Dilara yönetimin alenen kadınlara, lubunyalara ve duvar için verilen mücadeleye saldıran kişilere somut bir adım atılmadığını belirtti ve sözlerine şöyle devam etti:
"Yönetimden kastımız zaten bütün bu bahsettiğimiz söylemlerin baş üreticisi olan iktidarın atamasıyla gelmiş bir kayyım olduğu için, çok farklı bir şey de beklenemezdi sanıyorum.’’
Şimal ise, "Biz tüm bu eril şiddet ile mücadele etmeye çalışırken okul yönetimi bizi, topluluklarımızı hedef göstermekten çekinmeyen kişilere herhangi bir yaptırım uygulamadı.’’ dedi ve şunları ekledi:
‘’ Ancak biz ODTÜ’lü kadın ve LGBTİ+ lar olarak Yozgatlıgilin önceki yıllarda bizi ifşa ederek okula polisleri sokmasının karşısında yılmamıştık, yine aynı direnişi gösteriyoruz ve göstereceğiz.’’
"Topluluklar içinde bir tabu"
CİTÖB’ün işlevsiz olmasını bu sayede faillerin cezasız kalmasını kampüsün her alanında hissettiklerini belirten öğrenciler özellikle topluluklarda yaşanan taciz ve şiddet hakkında konuştu.

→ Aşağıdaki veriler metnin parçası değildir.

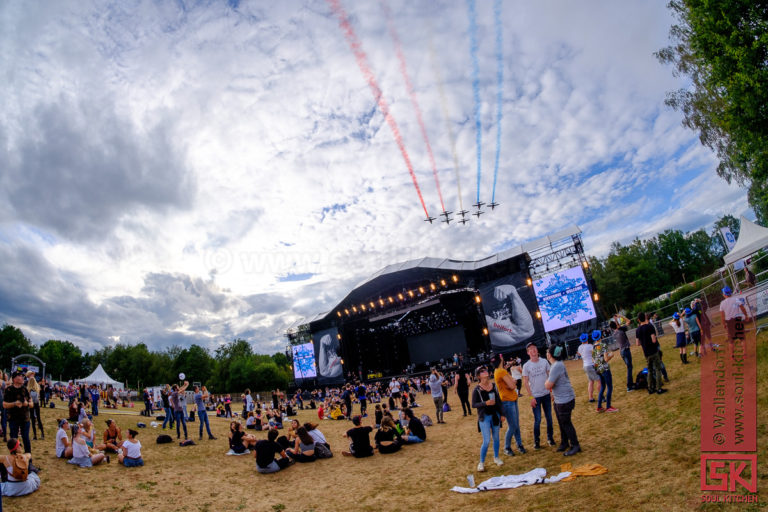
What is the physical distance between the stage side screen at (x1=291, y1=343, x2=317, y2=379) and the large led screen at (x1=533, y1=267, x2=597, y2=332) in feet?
71.8

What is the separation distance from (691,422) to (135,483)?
911cm

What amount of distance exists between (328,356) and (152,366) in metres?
48.6

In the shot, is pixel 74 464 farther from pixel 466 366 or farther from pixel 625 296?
pixel 625 296

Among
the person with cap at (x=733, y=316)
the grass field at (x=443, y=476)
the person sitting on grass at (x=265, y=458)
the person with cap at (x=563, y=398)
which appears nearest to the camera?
the grass field at (x=443, y=476)

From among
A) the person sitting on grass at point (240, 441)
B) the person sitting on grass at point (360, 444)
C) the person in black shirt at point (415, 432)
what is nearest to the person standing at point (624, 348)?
the person in black shirt at point (415, 432)

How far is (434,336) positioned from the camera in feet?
122

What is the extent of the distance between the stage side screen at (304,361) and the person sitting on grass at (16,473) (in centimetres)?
3221

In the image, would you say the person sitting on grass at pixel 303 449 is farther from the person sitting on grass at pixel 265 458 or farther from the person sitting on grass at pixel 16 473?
the person sitting on grass at pixel 16 473

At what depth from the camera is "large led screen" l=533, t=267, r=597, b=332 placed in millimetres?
24345

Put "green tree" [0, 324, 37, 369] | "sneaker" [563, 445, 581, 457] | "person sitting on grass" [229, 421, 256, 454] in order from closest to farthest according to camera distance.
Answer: "sneaker" [563, 445, 581, 457], "person sitting on grass" [229, 421, 256, 454], "green tree" [0, 324, 37, 369]

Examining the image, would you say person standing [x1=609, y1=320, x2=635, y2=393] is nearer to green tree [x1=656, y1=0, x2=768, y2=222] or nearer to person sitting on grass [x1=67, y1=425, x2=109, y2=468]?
green tree [x1=656, y1=0, x2=768, y2=222]

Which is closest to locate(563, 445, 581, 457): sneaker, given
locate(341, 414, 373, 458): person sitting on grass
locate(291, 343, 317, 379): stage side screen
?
locate(341, 414, 373, 458): person sitting on grass

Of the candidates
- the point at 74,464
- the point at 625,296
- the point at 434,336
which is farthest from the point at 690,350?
the point at 625,296

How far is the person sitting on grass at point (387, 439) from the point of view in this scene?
8594 millimetres
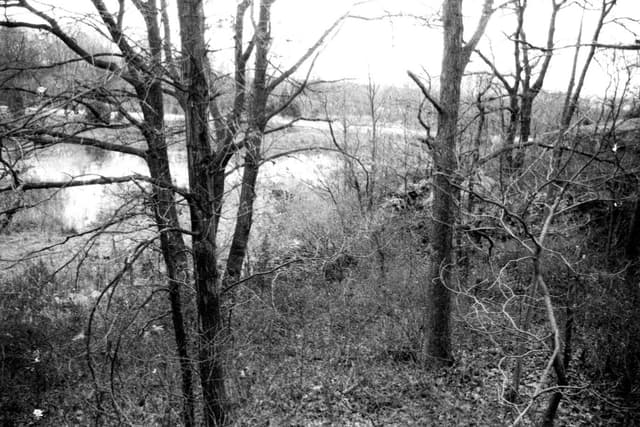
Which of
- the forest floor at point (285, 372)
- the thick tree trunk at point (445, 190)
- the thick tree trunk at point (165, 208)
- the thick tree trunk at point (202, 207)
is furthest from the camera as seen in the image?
the thick tree trunk at point (445, 190)

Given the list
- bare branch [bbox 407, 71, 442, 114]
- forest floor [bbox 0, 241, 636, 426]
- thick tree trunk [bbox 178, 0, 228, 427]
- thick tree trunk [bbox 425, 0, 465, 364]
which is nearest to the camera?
thick tree trunk [bbox 178, 0, 228, 427]

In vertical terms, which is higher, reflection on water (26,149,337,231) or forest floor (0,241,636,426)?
reflection on water (26,149,337,231)

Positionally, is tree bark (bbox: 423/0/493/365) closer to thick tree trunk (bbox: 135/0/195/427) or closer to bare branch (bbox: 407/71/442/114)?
bare branch (bbox: 407/71/442/114)

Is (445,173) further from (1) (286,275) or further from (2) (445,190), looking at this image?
(1) (286,275)

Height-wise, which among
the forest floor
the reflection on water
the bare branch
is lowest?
the forest floor

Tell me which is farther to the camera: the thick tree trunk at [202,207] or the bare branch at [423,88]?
the bare branch at [423,88]

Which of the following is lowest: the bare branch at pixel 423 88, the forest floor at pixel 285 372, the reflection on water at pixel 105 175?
the forest floor at pixel 285 372

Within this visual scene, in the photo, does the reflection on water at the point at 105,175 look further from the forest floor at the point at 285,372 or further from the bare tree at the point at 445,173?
the bare tree at the point at 445,173

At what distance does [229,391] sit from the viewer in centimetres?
729

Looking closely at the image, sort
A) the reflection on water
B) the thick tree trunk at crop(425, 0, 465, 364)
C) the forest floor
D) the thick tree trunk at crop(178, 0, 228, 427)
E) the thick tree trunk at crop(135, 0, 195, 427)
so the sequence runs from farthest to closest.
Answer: the reflection on water < the thick tree trunk at crop(425, 0, 465, 364) < the forest floor < the thick tree trunk at crop(135, 0, 195, 427) < the thick tree trunk at crop(178, 0, 228, 427)

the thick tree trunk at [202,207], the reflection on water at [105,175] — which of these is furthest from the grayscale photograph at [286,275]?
the reflection on water at [105,175]

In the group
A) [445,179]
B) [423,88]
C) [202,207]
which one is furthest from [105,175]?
[423,88]

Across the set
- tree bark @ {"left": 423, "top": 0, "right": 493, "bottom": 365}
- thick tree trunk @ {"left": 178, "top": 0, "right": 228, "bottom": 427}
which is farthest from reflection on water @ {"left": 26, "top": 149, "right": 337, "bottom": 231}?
thick tree trunk @ {"left": 178, "top": 0, "right": 228, "bottom": 427}

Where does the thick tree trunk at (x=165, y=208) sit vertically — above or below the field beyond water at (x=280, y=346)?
above
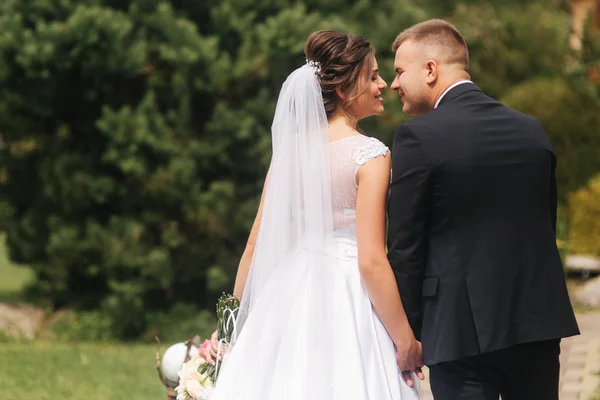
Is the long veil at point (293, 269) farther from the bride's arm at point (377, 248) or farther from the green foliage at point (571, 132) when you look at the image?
the green foliage at point (571, 132)

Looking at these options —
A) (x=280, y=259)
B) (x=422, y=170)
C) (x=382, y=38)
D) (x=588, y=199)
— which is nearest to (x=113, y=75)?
(x=382, y=38)

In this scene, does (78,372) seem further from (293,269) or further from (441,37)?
(441,37)

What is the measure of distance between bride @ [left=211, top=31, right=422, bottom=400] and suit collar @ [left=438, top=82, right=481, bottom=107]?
12.7 inches

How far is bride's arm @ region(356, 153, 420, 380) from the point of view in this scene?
3660 mm

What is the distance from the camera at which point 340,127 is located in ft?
13.0

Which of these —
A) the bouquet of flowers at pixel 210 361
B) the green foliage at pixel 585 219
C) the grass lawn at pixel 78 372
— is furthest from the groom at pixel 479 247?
the green foliage at pixel 585 219

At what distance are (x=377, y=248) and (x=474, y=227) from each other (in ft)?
1.31

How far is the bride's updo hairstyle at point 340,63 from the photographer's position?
3.91 m

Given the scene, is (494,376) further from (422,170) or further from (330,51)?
(330,51)

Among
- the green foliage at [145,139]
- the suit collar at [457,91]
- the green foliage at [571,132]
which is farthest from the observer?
the green foliage at [571,132]

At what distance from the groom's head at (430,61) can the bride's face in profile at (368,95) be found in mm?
245

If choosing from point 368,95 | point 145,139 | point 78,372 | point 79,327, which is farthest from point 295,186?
point 79,327

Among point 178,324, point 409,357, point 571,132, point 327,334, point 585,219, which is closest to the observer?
point 409,357

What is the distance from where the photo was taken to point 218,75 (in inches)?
442
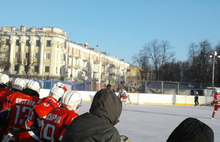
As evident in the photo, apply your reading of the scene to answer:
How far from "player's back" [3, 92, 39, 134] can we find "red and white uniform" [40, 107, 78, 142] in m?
1.23

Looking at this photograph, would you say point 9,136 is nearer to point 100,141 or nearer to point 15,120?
point 15,120

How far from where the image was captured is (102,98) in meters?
2.26

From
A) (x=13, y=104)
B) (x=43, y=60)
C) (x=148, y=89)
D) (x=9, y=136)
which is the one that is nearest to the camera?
(x=9, y=136)

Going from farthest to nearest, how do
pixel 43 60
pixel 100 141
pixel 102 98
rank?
pixel 43 60 → pixel 102 98 → pixel 100 141

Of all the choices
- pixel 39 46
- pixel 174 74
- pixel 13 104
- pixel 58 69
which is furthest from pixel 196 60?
pixel 13 104

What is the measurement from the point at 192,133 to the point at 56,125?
172cm

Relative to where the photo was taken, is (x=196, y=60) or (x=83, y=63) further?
(x=83, y=63)

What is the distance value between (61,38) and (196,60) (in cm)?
2615

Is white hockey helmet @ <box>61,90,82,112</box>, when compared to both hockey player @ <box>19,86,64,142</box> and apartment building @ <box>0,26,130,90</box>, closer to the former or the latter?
hockey player @ <box>19,86,64,142</box>

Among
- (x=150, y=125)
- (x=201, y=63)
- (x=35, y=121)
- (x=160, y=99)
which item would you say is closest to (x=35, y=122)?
(x=35, y=121)

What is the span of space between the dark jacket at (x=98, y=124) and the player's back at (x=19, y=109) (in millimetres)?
2317

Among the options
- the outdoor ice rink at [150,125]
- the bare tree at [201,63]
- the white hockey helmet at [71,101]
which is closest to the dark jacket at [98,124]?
the white hockey helmet at [71,101]

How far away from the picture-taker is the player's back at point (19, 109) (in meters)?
4.25

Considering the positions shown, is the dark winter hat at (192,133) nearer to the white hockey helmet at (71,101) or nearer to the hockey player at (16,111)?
the white hockey helmet at (71,101)
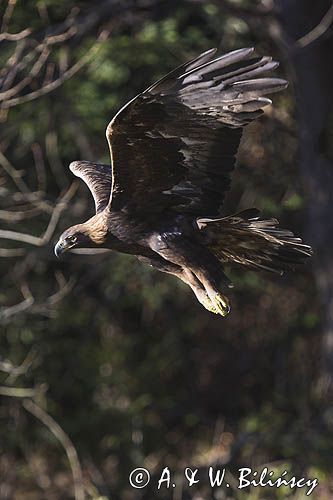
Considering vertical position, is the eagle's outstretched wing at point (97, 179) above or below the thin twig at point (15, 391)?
above

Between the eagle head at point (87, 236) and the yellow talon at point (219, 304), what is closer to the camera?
the yellow talon at point (219, 304)

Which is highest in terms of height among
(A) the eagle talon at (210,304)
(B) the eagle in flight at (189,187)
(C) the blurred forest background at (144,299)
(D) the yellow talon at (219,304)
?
(B) the eagle in flight at (189,187)

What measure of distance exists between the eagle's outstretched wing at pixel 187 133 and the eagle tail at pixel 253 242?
0.61ft

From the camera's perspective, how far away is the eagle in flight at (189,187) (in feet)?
16.7

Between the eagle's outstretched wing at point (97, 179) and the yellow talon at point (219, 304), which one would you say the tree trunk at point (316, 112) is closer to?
the eagle's outstretched wing at point (97, 179)

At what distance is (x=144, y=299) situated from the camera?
41.0ft

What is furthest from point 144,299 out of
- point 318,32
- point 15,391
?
point 318,32

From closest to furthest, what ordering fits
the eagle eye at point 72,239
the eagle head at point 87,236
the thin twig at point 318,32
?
1. the eagle head at point 87,236
2. the eagle eye at point 72,239
3. the thin twig at point 318,32

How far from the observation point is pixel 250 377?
1369cm

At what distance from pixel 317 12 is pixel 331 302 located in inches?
102

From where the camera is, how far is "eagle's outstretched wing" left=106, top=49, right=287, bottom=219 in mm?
4977

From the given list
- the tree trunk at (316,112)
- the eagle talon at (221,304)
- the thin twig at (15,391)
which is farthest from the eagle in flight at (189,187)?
the tree trunk at (316,112)

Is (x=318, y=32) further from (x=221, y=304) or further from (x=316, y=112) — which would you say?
(x=221, y=304)

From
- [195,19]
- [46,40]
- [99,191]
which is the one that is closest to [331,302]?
[195,19]
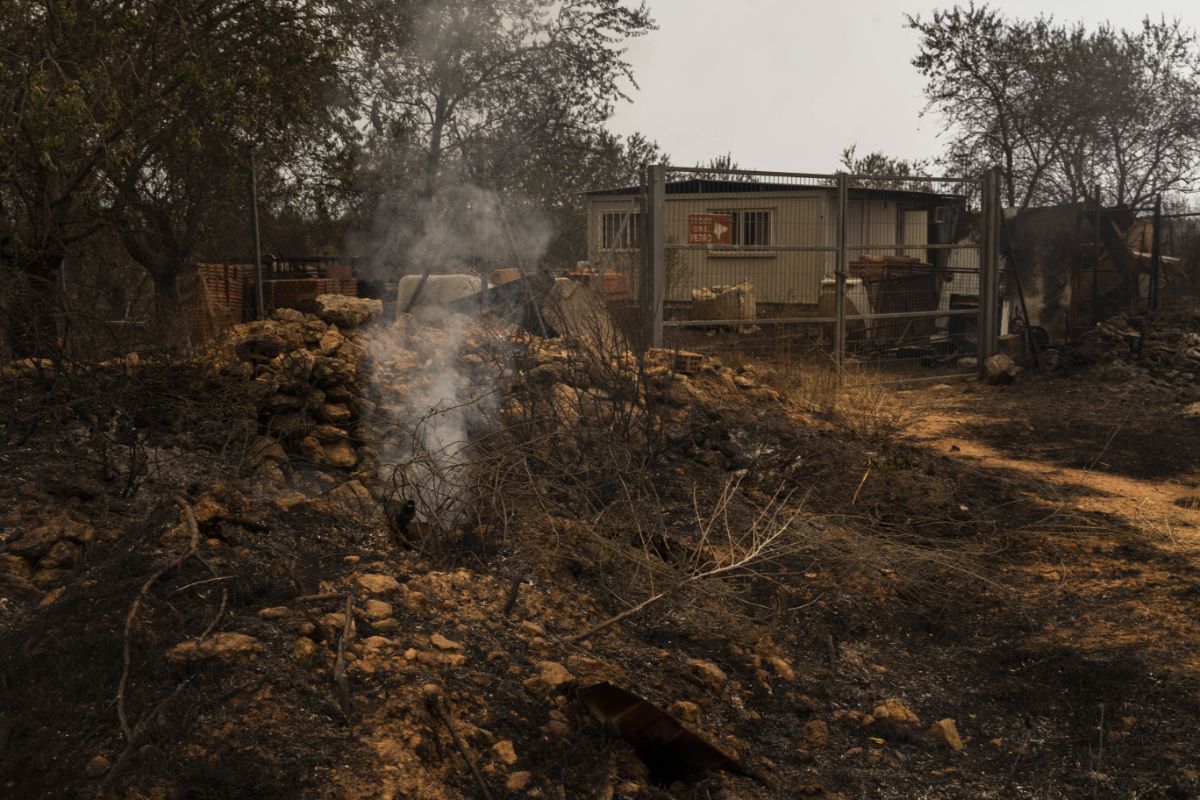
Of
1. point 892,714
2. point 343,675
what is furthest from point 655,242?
point 343,675

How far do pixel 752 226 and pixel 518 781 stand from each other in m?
12.1

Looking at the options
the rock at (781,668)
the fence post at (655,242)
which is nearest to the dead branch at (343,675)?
the rock at (781,668)

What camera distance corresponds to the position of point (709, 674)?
14.4 feet

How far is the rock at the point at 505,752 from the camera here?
3527 millimetres

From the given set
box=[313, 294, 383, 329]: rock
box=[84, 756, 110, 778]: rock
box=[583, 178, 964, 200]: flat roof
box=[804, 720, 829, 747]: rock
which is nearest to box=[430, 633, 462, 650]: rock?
box=[84, 756, 110, 778]: rock

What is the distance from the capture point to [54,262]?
9133 mm

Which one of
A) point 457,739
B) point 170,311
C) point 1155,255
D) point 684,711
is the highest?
point 1155,255

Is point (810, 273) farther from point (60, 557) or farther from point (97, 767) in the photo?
point (97, 767)

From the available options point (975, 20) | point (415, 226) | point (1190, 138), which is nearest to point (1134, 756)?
point (415, 226)

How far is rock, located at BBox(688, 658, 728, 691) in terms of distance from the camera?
436cm

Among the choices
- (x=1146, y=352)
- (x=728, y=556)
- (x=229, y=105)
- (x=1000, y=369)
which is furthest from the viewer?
(x=1146, y=352)

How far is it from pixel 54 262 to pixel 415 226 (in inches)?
233

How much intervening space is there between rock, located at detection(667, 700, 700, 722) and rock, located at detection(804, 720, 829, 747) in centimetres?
43

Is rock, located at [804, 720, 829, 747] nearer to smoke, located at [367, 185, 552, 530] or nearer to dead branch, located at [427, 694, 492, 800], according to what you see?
dead branch, located at [427, 694, 492, 800]
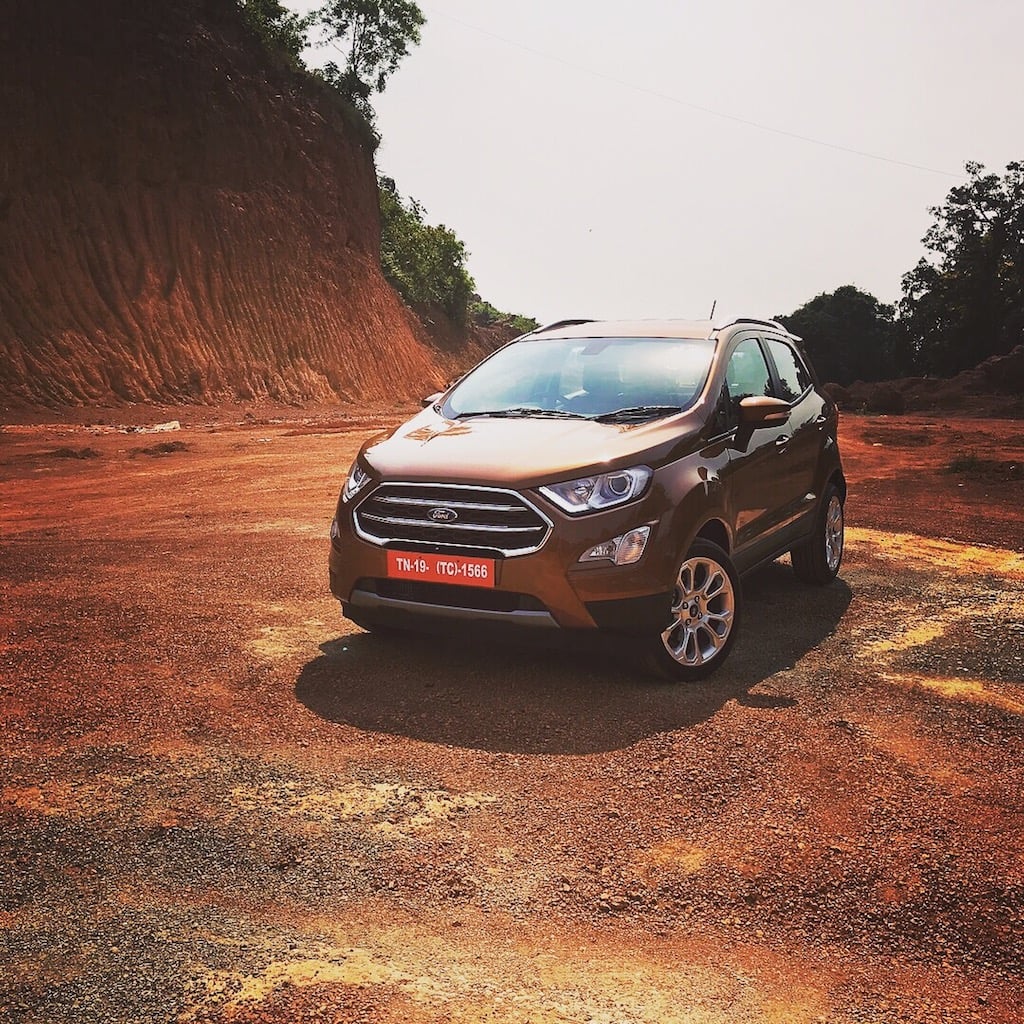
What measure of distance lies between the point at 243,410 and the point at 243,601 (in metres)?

Elif bu konuda, "Toplulukların içinde şiddet ve taciz olaylarının çok yaşandığını ve toplulukların failleri cezalandırma konusunda yetersiz kaldığını biliyorum’’ dedi.
Ekim ise kendi deneyimlerinden yola çıkarak, topluluk içinde taciz ve şiddetin bir tabu olduğunu üstlerinin hemen kapatıldığını belirtti.
Sözlerini şu şekilde bitirdi, "Sonradan fark ettim ve hala anlıyorum ki biz aslında daha fazlayız. Sadece onlar daha fazla gürültü çıkarıyorlar.’’
Her yıl olduğu gibi bu yıl da ODTÜ’lü kadın ve lubunyalar, 25 Kasım Kadına Yönelik Şiddetle Mücadele Günü’nde saat 19.00’da Ankara Kolej Metro Durağı’nda bir araya gelerek yoksulluğa, savaşa ve şiddete karşı duracak, eşit ve özgür bir yaşam taleplerini güçlü bir şekilde dile getirecekler.